20230197057. Speech Recognition Using Unspoken Text and Speech Synthesis simplified abstract (Google LLC)

From WikiPatents
Jump to navigation Jump to search

Speech Recognition Using Unspoken Text and Speech Synthesis

Organization Name

Google LLC

Inventor(s)

Zhehuai Chen of Jersey City NJ (US)

Andrew M. Rosenberg of Brooklyn NY (US)

Bhuvana Ramabhadran of Mt. Kisco NY (US)

Pedro J. Moreno Mengibar of Jersey City NJ (US)

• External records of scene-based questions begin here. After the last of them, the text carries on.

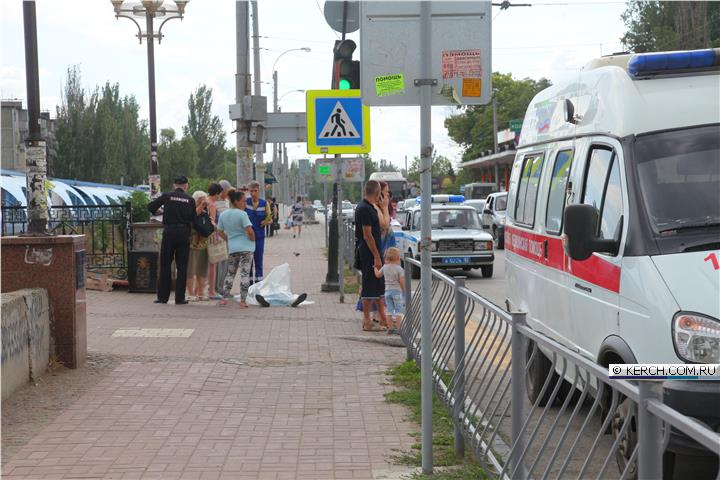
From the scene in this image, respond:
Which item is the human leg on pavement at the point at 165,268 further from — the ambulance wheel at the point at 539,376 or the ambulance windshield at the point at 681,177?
the ambulance wheel at the point at 539,376

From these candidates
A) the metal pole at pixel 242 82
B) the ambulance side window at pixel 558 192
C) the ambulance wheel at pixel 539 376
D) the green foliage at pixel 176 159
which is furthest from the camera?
the green foliage at pixel 176 159

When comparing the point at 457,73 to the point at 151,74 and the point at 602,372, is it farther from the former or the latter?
the point at 151,74

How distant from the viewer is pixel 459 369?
6133mm

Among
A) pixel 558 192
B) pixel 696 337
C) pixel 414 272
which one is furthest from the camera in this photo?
pixel 414 272

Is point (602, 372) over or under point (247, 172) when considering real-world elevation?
under

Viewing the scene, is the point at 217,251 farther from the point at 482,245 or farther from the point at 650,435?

Speech Recognition Using Unspoken Text and Speech Synthesis - A simplified explanation of the abstract

This abstract first appeared for US patent application 20230197057 titled 'Speech Recognition Using Unspoken Text and Speech Synthesis

Simplified Explanation

The abstract describes a method for training a text-to-speech (TTS) model and a speech recognition model simultaneously using a generative adversarial network (GAN). Here are the key points:

  • The method involves obtaining a set of training text utterances.
  • For each training text utterance, the method generates a synthetic speech representation using the GAN-based TTS model.
  • An adversarial discriminator of the GAN is used to determine an adversarial loss term, which measures the acoustic noise disparity between the synthetic speech representation and a non-synthetic speech representation from the set of spoken training utterances.
  • The parameters of the GAN-based TTS model are updated based on the adversarial loss term at each output step for each training text utterance.

Potential applications of this technology:

  • Text-to-speech systems: The method can be used to improve the quality and naturalness of synthetic speech generated by TTS models.
  • Speech recognition systems: The method can enhance the accuracy and robustness of speech recognition models by training them alongside the TTS model.
  • Assistive technologies: This technology can benefit individuals with speech impairments or disabilities by providing more realistic and intelligible synthetic speech.

Problems solved by this technology:

  • Acoustic noise disparity: The method addresses the challenge of minimizing the difference in acoustic noise between synthetic speech and real speech, improving the quality and realism of synthetic speech.
  • Training efficiency: By training the TTS and speech recognition models simultaneously, the method optimizes the learning process and potentially reduces the training time.

Benefits of this technology:

  • Improved speech quality: The method aims to generate synthetic speech that closely resembles natural speech, enhancing the user experience and making it more pleasant to listen to.
  • Enhanced speech recognition accuracy: By training the speech recognition model alongside the TTS model, the method can improve the recognition of synthetic speech, leading to more accurate transcription and understanding of spoken language.
  • Versatile applications: The technology can be applied to various domains, including voice assistants, audiobooks, language learning, and accessibility tools, providing benefits to a wide range of users.


Original Abstract Submitted

a method for training a generative adversarial network (gan)-based text-to-speech (tts) model and a speech recognition model in unison includes obtaining a plurality of training text utterances. at each of a plurality of output steps for each training text utterance, the method also includes generating, for output by the gan-based tts model, a synthetic speech representation of the corresponding training text utterance, and determining, using an adversarial discriminator of the gan, an adversarial loss term indicative of an amount of acoustic noise disparity in one of the non-synthetic speech representations selected from the set of spoken training utterances relative to the corresponding synthetic speech representation of the corresponding training text utterance. the method also includes updating parameters of the gan-based tts model based on the adversarial loss term determined at each of the plurality of output steps for each training text utterance of the plurality of training text utterances.